The latest data Boston Scientific and Medtronic presented help inform that debate. Medtronic's clinical trial randomized almost 2,000 HBR patients undergoing percutaneous coronary interventions to receive either Resolute Onyx or BioFreedom. Patients in both arms received one month of DAPT.
Resolute Onyx and BioFreedom performed comparably against the primary safety endpoint of cardiac death, myocardial infarction or stent thrombosis at one year, posting rates of 17.1% and 16.9%, respectively.
The devices also performed comparably against most of the other endpoints. Resolute Onyx had an edge in two areas. The trial found the rate of device success was statistically higher among patients who received Medtronic's Resolute Onyx. And the rate of myocardial infarction was lower in the Resolute Onyx cohort.
Medtronic framed the data as supporting the use of shortened DAPT courses with its stent.
"With these new data presented today, the evidence provides greater confidence in treating complex patients with Resolute Onyx and a shortened course of DAPT," Dave Moeller, general manager of the coronary and renal denervation business at Medtronic, said in a statement.
Boston Scientific's trial enrolled 2,009 HBR patients and treated them with Synergy, a thin-strut platinum-chromium stent, and a three-month course of DAPT. The researchers compared results in those patients to a historical control group that received DAPT for 12 months.

....

Exercise tasks ::
• a. In the stent trial excerpt, how long did patients in both arms of Medtronic's trial receive DAPT?
• b. Echo the stent trial excerpt word for word, starting at "The latest data" and ending at "and 16.9%, respectively.".

....

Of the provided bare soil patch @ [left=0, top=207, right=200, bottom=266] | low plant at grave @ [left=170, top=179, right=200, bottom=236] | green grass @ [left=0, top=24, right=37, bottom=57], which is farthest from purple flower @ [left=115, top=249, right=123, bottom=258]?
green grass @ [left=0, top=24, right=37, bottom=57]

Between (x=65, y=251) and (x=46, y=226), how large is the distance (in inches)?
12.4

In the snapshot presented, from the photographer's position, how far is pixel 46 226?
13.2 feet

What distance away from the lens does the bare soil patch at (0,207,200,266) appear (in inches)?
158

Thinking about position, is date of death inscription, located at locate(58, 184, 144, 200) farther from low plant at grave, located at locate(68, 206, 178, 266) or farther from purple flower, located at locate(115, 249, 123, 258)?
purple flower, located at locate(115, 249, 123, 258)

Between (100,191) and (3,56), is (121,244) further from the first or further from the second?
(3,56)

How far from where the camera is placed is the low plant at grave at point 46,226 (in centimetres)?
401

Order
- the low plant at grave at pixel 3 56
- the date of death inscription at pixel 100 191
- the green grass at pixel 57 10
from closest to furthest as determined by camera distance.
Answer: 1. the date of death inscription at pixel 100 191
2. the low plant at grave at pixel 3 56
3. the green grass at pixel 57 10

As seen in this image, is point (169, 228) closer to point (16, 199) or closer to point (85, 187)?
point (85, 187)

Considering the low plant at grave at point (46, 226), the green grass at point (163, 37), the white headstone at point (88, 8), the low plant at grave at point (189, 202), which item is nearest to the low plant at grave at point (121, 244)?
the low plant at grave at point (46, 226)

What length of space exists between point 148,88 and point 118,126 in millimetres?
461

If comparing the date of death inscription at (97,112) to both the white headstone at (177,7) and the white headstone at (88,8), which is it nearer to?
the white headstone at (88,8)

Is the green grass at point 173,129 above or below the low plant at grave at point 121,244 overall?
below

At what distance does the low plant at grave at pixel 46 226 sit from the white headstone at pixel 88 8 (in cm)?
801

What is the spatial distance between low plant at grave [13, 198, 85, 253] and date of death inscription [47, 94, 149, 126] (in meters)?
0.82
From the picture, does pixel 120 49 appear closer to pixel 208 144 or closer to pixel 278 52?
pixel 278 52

....

Solutions to the tasks ::
• a. One month.

• b.
The latest data Boston Scientific and Medtronic presented help inform that debate. Medtronic's clinical trial randomized almost 2,000 HBR patients undergoing percutaneous coronary interventions to receive either Resolute Onyx or BioFreedom. Patients in both arms received one month of DAPT.
Resolute Onyx and BioFreedom performed comparably against the primary safety endpoint of cardiac death, myocardial infarction or stent thrombosis at one year, posting rates of 17.1% and 16.9%, respectively.